## TASKS TO COMPLETE
1/ Revise the 1998 Ireland timeline from "20 September - A" up to and including "address the Oireachtas.", putting "broadcaster" in place of "television station".
2/ Pick up the 1998 Ireland timeline after its last entry and add more to it.

==== PASSAGE

Events from the year 1998 in Ireland.

Incumbents
 President: Mary McAleese
 Taoiseach: Bertie Ahern (FF)
 Tánaiste: Mary Harney (PD)
 Minister for Finance: Charlie McCreevy (FF)
 Chief Justice: Liam Hamilton
 Dáil: 28th
 Seanad: 21st

Events
1 January – The Vocational Education Committees of the towns of Bray, Drogheda, Sligo, Tralee and Wexford were abolished.
14 January – The Mahon Planning Tribunal opened in Dublin Castle.
27 February – Ireland qualified for entry into the Economic and Monetary Union of the European Union.
15 March – Former Fine Gael party minister Hugh Coveney died in a fall from a cliff in County Cork.
10 April (Good Friday) – The British and Irish governments and all the political parties in Northern Ireland (except the Democratic Unionists) signed the Belfast Agreement (also called Good Friday Agreement).
24 April - The sixth edition of People in Need Telethon was held. 
22 May – The Good Friday Agreement was endorsed in a referendum by people north and south of the Irish border.
1 July – The new Northern Ireland Assembly first met, in "shadow" form; Reg Empey and Seamus Mallon were elected First Minister and deputy First Minister respectively.
15 August – Omagh bombing: 29 people died in a car bomb explosion near the centre of Omagh, County Tyrone by the Real Irish Republican Army (Real IRA).
4 September – President Bill Clinton of the United States began his second official visit to the island of Ireland (his first being in 1995).
20 September - A new television station called TV3 was launched.
26 November – Tony Blair became the first Prime Minister of the United Kingdom to address the Oireachtas.
30 November – Unemployment fell by 20% with the number of people in work rising by 100,000.
12 December – Members of the Labour Party and Democratic Left agreed to merge.
26 December – Great Boxing Day Storm ('Hurricane Stephen'): Severe gale-force winds hit northwest Ireland causing heavy disruption to services.
31 December – The punt currency was traded for the last time as the euro currency was launched.

Arts and literature
28 February – Actor and comedian Dermot Morgan died suddenly in London.

========
==== SUPPLIED DATA

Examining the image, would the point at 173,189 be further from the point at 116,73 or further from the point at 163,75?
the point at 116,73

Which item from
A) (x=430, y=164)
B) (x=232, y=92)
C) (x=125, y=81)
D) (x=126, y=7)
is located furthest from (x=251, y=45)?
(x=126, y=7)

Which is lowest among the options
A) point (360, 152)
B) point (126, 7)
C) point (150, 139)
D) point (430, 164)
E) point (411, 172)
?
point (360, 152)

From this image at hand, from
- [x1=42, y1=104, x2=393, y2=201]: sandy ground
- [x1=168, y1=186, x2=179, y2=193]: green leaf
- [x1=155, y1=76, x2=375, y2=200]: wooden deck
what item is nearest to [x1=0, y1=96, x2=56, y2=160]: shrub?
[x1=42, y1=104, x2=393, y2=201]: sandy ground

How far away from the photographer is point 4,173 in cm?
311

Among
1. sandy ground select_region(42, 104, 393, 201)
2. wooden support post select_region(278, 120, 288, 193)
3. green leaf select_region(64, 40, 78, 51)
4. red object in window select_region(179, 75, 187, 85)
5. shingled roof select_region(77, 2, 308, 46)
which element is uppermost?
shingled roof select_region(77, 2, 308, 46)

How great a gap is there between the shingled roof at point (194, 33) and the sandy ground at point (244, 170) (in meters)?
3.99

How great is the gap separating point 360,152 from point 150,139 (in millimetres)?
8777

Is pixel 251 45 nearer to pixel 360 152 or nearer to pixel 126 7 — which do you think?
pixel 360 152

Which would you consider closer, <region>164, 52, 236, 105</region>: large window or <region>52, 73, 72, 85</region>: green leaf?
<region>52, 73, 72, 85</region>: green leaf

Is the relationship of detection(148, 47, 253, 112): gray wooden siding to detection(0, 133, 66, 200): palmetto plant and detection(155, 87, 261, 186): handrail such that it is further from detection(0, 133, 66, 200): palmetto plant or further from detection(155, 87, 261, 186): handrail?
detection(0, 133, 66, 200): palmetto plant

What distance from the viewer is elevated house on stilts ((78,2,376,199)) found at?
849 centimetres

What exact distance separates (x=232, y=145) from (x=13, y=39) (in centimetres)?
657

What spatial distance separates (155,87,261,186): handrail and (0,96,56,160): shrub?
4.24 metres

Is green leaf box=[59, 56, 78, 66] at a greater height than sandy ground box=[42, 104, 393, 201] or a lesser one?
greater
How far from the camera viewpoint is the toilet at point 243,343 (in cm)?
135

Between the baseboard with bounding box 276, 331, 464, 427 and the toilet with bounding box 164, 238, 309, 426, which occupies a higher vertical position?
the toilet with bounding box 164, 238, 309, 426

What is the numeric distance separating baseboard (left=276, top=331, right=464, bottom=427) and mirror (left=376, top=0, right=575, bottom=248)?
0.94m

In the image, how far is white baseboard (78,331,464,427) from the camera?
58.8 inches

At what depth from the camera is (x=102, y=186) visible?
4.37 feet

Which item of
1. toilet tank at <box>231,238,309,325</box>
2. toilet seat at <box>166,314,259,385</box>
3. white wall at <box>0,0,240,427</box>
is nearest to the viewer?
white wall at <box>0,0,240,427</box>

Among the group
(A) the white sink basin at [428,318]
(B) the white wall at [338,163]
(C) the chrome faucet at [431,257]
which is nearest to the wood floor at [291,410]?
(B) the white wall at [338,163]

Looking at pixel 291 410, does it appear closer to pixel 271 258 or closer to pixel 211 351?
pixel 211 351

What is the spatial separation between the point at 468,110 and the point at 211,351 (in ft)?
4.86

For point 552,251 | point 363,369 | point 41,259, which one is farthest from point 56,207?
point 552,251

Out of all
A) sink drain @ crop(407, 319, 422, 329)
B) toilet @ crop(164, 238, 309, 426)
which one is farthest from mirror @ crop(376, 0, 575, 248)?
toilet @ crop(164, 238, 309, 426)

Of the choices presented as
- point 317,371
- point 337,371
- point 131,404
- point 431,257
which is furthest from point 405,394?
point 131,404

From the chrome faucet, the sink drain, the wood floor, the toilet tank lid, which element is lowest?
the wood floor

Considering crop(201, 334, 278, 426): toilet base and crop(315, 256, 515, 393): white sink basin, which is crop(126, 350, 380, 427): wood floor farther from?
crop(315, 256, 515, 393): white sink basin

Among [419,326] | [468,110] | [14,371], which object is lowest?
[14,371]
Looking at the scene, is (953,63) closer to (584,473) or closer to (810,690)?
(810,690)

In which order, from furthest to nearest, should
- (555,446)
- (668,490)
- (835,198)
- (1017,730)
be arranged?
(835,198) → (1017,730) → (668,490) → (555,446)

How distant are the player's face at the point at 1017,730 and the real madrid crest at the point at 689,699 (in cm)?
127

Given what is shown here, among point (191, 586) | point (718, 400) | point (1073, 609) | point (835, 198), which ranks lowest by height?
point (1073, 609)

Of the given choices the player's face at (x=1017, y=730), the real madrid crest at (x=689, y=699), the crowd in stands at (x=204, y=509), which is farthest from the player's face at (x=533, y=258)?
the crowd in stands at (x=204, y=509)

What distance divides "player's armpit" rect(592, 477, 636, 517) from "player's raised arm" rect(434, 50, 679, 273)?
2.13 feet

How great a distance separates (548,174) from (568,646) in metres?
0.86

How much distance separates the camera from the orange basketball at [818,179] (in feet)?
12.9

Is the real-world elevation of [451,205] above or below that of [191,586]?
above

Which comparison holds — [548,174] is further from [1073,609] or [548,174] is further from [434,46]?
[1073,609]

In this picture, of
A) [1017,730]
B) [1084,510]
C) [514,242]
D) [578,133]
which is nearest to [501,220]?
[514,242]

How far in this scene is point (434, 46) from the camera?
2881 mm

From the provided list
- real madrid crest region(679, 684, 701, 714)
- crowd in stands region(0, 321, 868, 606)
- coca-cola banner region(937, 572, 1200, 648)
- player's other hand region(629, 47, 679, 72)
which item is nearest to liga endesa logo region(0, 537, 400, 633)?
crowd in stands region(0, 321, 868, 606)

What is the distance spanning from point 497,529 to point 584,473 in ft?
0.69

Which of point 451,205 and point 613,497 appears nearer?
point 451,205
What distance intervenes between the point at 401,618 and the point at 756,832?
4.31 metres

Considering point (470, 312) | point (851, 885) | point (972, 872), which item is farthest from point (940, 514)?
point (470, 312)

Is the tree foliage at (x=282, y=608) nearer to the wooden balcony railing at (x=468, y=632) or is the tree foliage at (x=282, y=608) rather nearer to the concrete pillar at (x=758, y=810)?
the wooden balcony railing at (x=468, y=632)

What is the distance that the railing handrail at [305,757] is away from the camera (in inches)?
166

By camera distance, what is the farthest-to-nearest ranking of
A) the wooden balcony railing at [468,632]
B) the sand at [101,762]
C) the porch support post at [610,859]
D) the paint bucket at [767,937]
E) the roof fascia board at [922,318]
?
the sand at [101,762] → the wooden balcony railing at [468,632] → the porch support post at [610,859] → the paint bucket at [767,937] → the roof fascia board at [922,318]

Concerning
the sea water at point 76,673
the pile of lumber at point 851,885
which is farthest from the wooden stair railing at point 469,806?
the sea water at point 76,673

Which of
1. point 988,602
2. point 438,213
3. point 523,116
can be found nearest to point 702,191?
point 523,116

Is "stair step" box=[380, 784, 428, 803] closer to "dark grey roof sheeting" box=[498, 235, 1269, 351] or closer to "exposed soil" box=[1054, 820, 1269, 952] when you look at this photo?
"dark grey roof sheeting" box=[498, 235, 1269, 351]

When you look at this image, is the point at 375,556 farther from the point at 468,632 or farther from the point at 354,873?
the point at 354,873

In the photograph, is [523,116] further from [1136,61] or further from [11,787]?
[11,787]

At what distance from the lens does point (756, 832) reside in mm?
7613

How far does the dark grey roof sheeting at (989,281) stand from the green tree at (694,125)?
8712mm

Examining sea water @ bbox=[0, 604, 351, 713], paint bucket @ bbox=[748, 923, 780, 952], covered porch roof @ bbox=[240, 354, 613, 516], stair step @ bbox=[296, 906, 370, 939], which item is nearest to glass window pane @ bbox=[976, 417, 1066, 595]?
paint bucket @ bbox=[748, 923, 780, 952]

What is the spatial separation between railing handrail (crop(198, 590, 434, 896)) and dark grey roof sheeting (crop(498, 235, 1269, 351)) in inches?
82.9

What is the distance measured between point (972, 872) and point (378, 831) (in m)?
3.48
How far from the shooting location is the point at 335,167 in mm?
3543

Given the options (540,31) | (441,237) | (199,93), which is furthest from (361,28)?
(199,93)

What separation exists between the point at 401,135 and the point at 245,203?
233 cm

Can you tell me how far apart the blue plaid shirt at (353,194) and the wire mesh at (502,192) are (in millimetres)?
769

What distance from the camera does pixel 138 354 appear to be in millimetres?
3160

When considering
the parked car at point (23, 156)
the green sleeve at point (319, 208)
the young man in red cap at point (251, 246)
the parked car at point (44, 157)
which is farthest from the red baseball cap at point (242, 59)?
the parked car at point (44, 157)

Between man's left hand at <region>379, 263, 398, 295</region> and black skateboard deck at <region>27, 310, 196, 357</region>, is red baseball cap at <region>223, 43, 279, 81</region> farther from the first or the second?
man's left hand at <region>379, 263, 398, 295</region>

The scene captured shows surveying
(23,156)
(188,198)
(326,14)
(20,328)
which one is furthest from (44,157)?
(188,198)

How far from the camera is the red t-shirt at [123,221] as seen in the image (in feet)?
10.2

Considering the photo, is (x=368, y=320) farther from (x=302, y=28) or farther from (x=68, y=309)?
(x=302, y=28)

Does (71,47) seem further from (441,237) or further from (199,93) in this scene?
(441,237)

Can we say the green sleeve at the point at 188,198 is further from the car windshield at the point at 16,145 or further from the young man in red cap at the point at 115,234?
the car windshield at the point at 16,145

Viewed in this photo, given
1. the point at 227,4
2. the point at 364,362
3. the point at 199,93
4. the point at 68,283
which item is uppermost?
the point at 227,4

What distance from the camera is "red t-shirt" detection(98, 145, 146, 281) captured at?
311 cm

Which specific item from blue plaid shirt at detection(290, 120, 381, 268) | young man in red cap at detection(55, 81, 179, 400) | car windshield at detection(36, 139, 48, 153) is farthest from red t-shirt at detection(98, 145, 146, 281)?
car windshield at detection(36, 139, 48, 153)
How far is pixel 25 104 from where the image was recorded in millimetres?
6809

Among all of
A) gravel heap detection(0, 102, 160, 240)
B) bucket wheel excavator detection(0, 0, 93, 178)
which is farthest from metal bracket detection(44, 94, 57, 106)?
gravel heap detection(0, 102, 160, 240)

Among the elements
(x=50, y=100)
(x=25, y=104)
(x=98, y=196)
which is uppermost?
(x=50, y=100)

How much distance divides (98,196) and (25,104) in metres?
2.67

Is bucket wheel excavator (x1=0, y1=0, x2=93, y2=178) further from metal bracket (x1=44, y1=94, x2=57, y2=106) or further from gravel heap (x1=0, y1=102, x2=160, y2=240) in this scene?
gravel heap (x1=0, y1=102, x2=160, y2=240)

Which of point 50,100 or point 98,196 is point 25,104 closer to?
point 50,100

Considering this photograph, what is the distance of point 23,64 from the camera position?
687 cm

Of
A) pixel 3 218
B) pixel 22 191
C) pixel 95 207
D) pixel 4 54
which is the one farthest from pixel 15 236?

========

## ANSWER LIST
1/
20 September - A new broadcaster called TV3 was launched.
26 November – Tony Blair became the first Prime Minister of the United Kingdom to address the Oireachtas.

2/
25 May – Patrick McCabe's novel Breakfast on Pluto was published.
3 July – The boyband Westlife was formed.
28 August – Maeve Binchy's novel Tara Road was published.
20 September – The TV3 television channel went on the air.
7 October – Marina Carr's drama By the Bog of Cats opened at the Abbey Theatre, Dublin.
24 December – Gay Byrne broadcast his final radio show, from St Stephen's Green, Dublin.
John Montague became the first occupant of the Ireland Chair of Poetry.
Garry Hynes became the first woman to win a Tony Award for Best Direction of a Play (The Beauty Queen of Leenane) on Broadway.
Brendan Graham's Great Famine novel The Whitest Flower was published.
Terence Dolan's A Dictionary of Hiberno-English: The Irish Use of English was published.

Sport

Association football
 St Patrick's Athletic won the League of Ireland.
 Cork City FC won the FAI Cup.
 Shelbourne's home UEFA Cup tie against Rangers was moved to England due to fears of sectarian trouble. Despite taking a 3–0 lead, Shelbourne lost 3–5.
8 May – The Irish under-16 team won the European Championship.
26 July - The Irish under-18 team won the European Championship.

Gaelic football
Galway won the All-Ireland Senior Football Championship, beating Kildare in the final.

Golf
Murphy's Irish Open was won by David Carter (England).

Hurling
Offaly won the All-Ireland Senior Hurling Championship for the second time in five years.

Swimming
6 August – Olympic gold medalist Michelle Smith was banned from competition for four years for tampering with a drug test.

Births
 17 March – Nathan O'Toole, actor

Deaths
26 January – Ernest Gébler, writer (b. 1914).
8 February – Niall Sheridan, poet, fiction writer and broadcaster (b. 1912).
28 February – Dermot Morgan, actor and comedian (b. 1952).
15 March – Hugh Coveney, Fine Gael TD and Cabinet Minister, yachtsman (b. 1935).
17 April – Robin Lawler, soccer player (born 1925).
6 May – Sybil Connolly, fashion designer (b. 1921).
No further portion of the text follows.